If the bankruptcy court dismisses a case, the court endeavors to return the parties to the pre-bankruptcy status quo. But under certain circumstances, a bankruptcy court may approve so-called “structured dismissals,” which provide agreed-upon distributions and releases.
Bankruptcy law aims for “fair and equitable” treatment of creditors. A cardinal principle is that the claims of junior creditors cannot be satisfied until the claims of more senior creditors are paid in full, absent the senior creditors’ consent. The Code also provides special protection for certain priority claims (e.g., wages, employee benefits, consumer deposits and taxes). The Bankruptcy Code essentially requires that, absent consent, a senior class must be paid in full before junior classes of creditors and equity holders can receive any money or property under a Chapter 11 plan. This is called the “absolute priority rule.”
In Czyzewski v. Jevic Holding Corp., the Supreme Court held that, in approving a structured dismissal, a bankruptcy court may not approve distributions to lower-priority claimants without the consent of the affected, higher-priority creditors. In a 6-2 decision, the Supreme Court emphasized the fundamental nature of the Bankruptcy Code’s priority system.

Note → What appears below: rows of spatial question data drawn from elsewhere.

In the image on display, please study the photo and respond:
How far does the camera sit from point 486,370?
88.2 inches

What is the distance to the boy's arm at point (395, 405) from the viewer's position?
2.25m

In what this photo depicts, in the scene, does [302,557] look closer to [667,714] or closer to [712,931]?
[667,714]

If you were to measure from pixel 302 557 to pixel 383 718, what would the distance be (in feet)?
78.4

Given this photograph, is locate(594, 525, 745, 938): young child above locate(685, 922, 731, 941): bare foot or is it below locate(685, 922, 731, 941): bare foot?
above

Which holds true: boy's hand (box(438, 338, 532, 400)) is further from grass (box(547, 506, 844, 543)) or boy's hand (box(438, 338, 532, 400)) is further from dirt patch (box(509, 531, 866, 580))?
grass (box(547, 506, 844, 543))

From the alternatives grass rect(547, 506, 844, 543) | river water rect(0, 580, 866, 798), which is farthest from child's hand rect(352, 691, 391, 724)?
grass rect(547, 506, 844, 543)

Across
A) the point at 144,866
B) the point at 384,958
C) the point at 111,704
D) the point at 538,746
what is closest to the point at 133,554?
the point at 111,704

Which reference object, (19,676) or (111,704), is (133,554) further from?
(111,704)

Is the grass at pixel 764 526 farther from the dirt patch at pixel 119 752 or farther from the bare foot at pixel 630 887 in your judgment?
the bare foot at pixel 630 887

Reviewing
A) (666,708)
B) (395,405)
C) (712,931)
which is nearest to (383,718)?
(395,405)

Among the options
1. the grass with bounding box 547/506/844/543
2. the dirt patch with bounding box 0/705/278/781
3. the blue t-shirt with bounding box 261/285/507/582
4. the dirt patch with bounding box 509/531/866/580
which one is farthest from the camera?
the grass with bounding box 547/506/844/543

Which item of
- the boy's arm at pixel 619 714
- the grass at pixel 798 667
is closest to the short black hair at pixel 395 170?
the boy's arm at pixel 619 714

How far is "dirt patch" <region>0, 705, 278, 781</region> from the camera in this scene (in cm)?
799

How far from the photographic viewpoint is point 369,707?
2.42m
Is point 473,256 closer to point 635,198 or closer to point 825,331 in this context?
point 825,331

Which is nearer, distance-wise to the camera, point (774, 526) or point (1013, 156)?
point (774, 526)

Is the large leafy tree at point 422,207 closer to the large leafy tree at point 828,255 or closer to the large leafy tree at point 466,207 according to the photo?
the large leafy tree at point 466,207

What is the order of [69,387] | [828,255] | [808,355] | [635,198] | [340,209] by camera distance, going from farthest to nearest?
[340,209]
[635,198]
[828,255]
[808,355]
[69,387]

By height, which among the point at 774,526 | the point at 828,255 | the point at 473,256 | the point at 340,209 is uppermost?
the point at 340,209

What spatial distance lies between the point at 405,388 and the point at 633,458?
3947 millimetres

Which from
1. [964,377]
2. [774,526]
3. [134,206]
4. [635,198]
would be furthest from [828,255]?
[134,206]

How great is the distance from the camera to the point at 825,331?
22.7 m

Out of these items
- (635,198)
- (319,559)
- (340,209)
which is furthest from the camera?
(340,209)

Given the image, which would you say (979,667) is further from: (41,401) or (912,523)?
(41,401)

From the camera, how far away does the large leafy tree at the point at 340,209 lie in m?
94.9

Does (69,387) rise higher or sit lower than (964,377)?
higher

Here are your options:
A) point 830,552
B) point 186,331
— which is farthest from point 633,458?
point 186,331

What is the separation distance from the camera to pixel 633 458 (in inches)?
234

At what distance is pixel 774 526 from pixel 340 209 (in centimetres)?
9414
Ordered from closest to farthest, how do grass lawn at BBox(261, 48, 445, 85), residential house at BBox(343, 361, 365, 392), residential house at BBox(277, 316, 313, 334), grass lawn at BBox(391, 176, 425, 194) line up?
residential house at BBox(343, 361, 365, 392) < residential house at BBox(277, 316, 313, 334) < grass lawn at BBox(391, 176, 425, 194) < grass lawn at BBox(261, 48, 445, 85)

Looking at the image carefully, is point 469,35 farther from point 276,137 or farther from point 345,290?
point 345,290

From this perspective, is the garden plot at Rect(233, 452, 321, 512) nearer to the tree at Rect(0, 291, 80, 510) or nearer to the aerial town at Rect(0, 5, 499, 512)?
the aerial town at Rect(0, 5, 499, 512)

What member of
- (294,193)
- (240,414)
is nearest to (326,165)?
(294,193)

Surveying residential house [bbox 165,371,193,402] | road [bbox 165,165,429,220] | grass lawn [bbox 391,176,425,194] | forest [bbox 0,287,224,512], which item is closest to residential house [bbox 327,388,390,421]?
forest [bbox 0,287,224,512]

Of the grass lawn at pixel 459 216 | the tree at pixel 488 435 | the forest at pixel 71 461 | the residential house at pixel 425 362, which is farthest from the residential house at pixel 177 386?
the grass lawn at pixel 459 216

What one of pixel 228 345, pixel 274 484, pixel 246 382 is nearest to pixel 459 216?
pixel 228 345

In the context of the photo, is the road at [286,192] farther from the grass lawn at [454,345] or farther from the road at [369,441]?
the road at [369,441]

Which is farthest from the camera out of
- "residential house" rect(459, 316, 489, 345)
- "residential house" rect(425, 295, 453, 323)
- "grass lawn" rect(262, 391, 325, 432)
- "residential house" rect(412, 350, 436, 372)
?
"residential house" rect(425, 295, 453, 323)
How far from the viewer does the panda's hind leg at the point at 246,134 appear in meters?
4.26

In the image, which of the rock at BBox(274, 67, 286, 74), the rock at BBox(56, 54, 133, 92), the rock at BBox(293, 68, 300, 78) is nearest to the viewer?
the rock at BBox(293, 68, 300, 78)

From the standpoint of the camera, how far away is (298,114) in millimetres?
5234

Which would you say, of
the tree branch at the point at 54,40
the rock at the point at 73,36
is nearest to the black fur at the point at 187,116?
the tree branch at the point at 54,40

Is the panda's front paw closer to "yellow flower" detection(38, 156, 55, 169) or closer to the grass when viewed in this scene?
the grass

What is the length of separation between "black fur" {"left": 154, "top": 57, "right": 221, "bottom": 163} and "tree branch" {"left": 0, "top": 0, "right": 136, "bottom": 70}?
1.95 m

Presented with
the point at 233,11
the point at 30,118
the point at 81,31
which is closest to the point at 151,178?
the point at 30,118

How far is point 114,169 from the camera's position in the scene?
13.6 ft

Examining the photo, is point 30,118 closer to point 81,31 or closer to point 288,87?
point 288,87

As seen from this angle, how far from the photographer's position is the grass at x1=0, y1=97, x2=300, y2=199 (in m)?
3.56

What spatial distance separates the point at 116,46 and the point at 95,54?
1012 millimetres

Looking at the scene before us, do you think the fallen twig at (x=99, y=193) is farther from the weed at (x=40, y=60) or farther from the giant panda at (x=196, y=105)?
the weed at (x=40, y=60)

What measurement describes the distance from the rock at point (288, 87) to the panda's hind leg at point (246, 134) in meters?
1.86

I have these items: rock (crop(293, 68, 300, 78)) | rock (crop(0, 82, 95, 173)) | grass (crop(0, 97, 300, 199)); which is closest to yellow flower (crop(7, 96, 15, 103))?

In Jevic, the debtor and a group of creditors negotiated a “structured dismissal” that sought to exclude a group of truck drivers from the distribution of assets. The truck drivers held claims against the debtor under the WARN Act (a federal labor law). The proposed settlement would have made payments to certain unsecured creditors, but none to the truck drivers. The problem was that the truck drivers’ claims were higher in priority than some of the unsecured claims.
The lower courts approved the structured dismissal, but the Supreme Court reversed. The Supreme Court held that bankruptcy courts may not approve structured dismissals that provide for distributions that violate the Code’s priority rules without the consent of the affected creditors. The takeaway is that the absolute priority rule governs all orders that end a bankruptcy case, whether by Chapter 7 liquidation, Chapter 11 plan confirmation, or settlement and structured dismissal. Distribution plans incorporated in such orders must comply with the Code’s priority scheme. Otherwise, the bankruptcy court must reject them. Lenders and other creditors need to be aware of this decision. Depending on where they sit in the priority scheme and their objectives in the bankruptcy, Jevic may protect them or limit their ability to craft structured dismissals.